--- TASK TO CARRY OUT ---
Update the records below by replacing every "glass window" with "glass pane" and leaving all other text unchanged. Leave the pictures out of your answer.

Data items:
↓

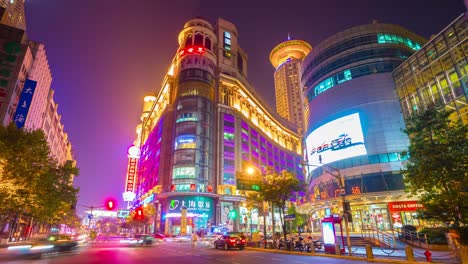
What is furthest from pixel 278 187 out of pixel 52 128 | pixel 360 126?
pixel 52 128

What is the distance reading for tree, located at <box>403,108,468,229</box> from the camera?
73.0 ft

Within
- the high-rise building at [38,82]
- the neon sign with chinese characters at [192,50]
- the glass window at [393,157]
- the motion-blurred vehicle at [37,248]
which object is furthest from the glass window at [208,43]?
the motion-blurred vehicle at [37,248]

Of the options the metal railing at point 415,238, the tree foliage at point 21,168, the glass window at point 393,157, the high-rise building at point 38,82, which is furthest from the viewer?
the high-rise building at point 38,82

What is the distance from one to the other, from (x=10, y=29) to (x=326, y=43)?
2810 inches

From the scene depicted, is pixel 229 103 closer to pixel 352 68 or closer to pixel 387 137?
pixel 352 68

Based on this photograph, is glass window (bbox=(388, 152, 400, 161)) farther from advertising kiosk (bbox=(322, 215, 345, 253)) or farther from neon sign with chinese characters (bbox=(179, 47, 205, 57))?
neon sign with chinese characters (bbox=(179, 47, 205, 57))

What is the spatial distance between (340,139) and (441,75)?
18828 millimetres

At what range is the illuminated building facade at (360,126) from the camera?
44.4 m

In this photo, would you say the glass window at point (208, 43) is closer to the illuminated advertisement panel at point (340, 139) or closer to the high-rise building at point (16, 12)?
the illuminated advertisement panel at point (340, 139)

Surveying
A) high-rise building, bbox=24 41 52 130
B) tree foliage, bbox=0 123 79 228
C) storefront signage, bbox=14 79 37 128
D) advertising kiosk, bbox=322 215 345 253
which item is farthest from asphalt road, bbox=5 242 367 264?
high-rise building, bbox=24 41 52 130

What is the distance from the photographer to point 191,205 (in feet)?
252

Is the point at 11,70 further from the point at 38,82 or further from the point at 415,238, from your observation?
the point at 415,238

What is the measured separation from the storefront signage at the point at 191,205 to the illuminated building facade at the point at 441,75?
56224mm

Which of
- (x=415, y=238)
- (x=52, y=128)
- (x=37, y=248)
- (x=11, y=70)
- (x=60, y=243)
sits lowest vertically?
(x=415, y=238)
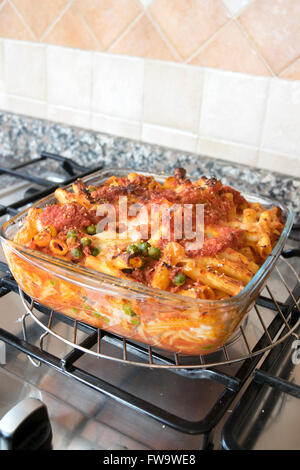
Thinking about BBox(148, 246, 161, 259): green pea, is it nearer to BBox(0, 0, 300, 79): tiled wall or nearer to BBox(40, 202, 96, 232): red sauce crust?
BBox(40, 202, 96, 232): red sauce crust

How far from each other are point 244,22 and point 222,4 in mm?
65

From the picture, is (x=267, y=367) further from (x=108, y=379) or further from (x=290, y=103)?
(x=290, y=103)

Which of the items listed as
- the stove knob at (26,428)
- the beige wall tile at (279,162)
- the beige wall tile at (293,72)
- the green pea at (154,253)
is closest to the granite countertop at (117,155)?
the beige wall tile at (279,162)

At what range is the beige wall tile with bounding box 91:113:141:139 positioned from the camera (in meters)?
1.23

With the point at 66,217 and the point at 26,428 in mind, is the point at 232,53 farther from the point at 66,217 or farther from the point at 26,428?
the point at 26,428

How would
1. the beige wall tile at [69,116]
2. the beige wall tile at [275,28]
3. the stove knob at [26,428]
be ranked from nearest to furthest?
the stove knob at [26,428] < the beige wall tile at [275,28] < the beige wall tile at [69,116]

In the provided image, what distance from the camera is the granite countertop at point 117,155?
3.45ft

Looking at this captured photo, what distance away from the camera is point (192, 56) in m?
1.07

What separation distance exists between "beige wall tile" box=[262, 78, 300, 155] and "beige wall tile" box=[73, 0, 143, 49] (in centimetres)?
40

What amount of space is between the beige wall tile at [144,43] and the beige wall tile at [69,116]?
0.22 m

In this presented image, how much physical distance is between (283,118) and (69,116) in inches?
24.5

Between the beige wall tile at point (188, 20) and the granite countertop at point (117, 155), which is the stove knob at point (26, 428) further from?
the beige wall tile at point (188, 20)

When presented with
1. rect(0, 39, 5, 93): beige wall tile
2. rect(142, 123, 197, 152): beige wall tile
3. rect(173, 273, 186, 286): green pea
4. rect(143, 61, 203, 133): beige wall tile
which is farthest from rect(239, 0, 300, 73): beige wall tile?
rect(0, 39, 5, 93): beige wall tile

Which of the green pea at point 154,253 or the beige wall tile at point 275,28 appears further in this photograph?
the beige wall tile at point 275,28
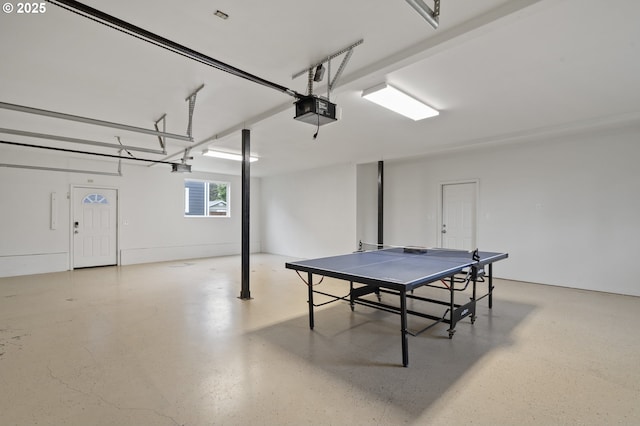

↑

--- ANSWER TO THIS TASK ---
What is furthest from pixel 278 187 out of pixel 52 128 | pixel 360 126?
pixel 52 128

What is the distance reading for tree, located at <box>403,108,468,229</box> from the camera?
73.0 ft

Within
- the high-rise building at [38,82]
- the neon sign with chinese characters at [192,50]
- the glass pane at [393,157]
- the motion-blurred vehicle at [37,248]
which object is furthest from the glass pane at [208,43]?
the motion-blurred vehicle at [37,248]

Of the options the metal railing at point 415,238, the tree foliage at point 21,168, the glass pane at point 393,157, the high-rise building at point 38,82, which is furthest from the viewer?
the high-rise building at point 38,82

What is the distance from one to the other, from (x=10, y=29) to (x=326, y=43)?
2810 inches

From the scene depicted, is pixel 229 103 closer to pixel 352 68 or closer to pixel 387 137?
pixel 352 68

Based on this photograph, is glass pane (bbox=(388, 152, 400, 161)) farther from advertising kiosk (bbox=(322, 215, 345, 253)) or farther from neon sign with chinese characters (bbox=(179, 47, 205, 57))?
neon sign with chinese characters (bbox=(179, 47, 205, 57))

What is the spatial distance between (340,139) and (441,75)?
18828 millimetres

At what range is the illuminated building facade at (360,126) from the camera?
44.4 m

In this photo, would you say the glass pane at point (208, 43) is closer to the illuminated advertisement panel at point (340, 139) or closer to the high-rise building at point (16, 12)?
the illuminated advertisement panel at point (340, 139)

Surveying
A) high-rise building, bbox=24 41 52 130
B) tree foliage, bbox=0 123 79 228
C) storefront signage, bbox=14 79 37 128
D) advertising kiosk, bbox=322 215 345 253
which item is farthest from asphalt road, bbox=5 242 367 264?
high-rise building, bbox=24 41 52 130

What is the distance from the photographer to point 191,205 (in feet)?
252

Is the point at 11,70 further from the point at 38,82 or further from the point at 415,238, from your observation?
the point at 415,238

What is the measured separation from the storefront signage at the point at 191,205 to the illuminated building facade at the point at 441,75?
56224mm

Which of
- (x=415, y=238)
- (x=52, y=128)
- (x=37, y=248)
- (x=11, y=70)
- (x=60, y=243)
sits lowest vertically?
(x=415, y=238)
Thinking about BBox(148, 246, 161, 259): green pea, is it nearer to BBox(0, 0, 300, 79): tiled wall or nearer to BBox(40, 202, 96, 232): red sauce crust?
BBox(40, 202, 96, 232): red sauce crust

How far from each other are point 244,22 and point 222,4 in mm?
65

From the picture, is (x=267, y=367) further from (x=108, y=379) or further from (x=290, y=103)?
(x=290, y=103)

Which of the items listed as
- the stove knob at (26,428)
- the beige wall tile at (279,162)
- the beige wall tile at (293,72)
- the green pea at (154,253)
is closest to the granite countertop at (117,155)?
the beige wall tile at (279,162)

At what range is the beige wall tile with bounding box 91:113:141:139 positioned from the camera (in meters)?
1.23

With the point at 66,217 and the point at 26,428 in mind, is the point at 232,53 farther from the point at 66,217 or farther from the point at 26,428?
the point at 26,428

How would
1. the beige wall tile at [69,116]
2. the beige wall tile at [275,28]
3. the stove knob at [26,428]
be ranked from nearest to furthest?
the stove knob at [26,428] < the beige wall tile at [275,28] < the beige wall tile at [69,116]

In the provided image, what distance from the camera is the granite countertop at point 117,155?
3.45ft

Looking at this captured photo, what distance away from the camera is point (192, 56) in m?
1.07

What separation distance exists between "beige wall tile" box=[262, 78, 300, 155] and "beige wall tile" box=[73, 0, 143, 49] (in centimetres)?
40

What amount of space is between the beige wall tile at [144,43] and the beige wall tile at [69,116]?
0.22 m

In this presented image, how much physical distance is between (283,118) and (69,116) in inches?
24.5

Between the beige wall tile at point (188, 20) and the granite countertop at point (117, 155), which is the stove knob at point (26, 428) further from?
the beige wall tile at point (188, 20)

When presented with
1. rect(0, 39, 5, 93): beige wall tile
2. rect(142, 123, 197, 152): beige wall tile
3. rect(173, 273, 186, 286): green pea
4. rect(143, 61, 203, 133): beige wall tile
which is farthest from rect(239, 0, 300, 73): beige wall tile?
rect(0, 39, 5, 93): beige wall tile

Which of the green pea at point 154,253 or the beige wall tile at point 275,28 appears further in this photograph?
the beige wall tile at point 275,28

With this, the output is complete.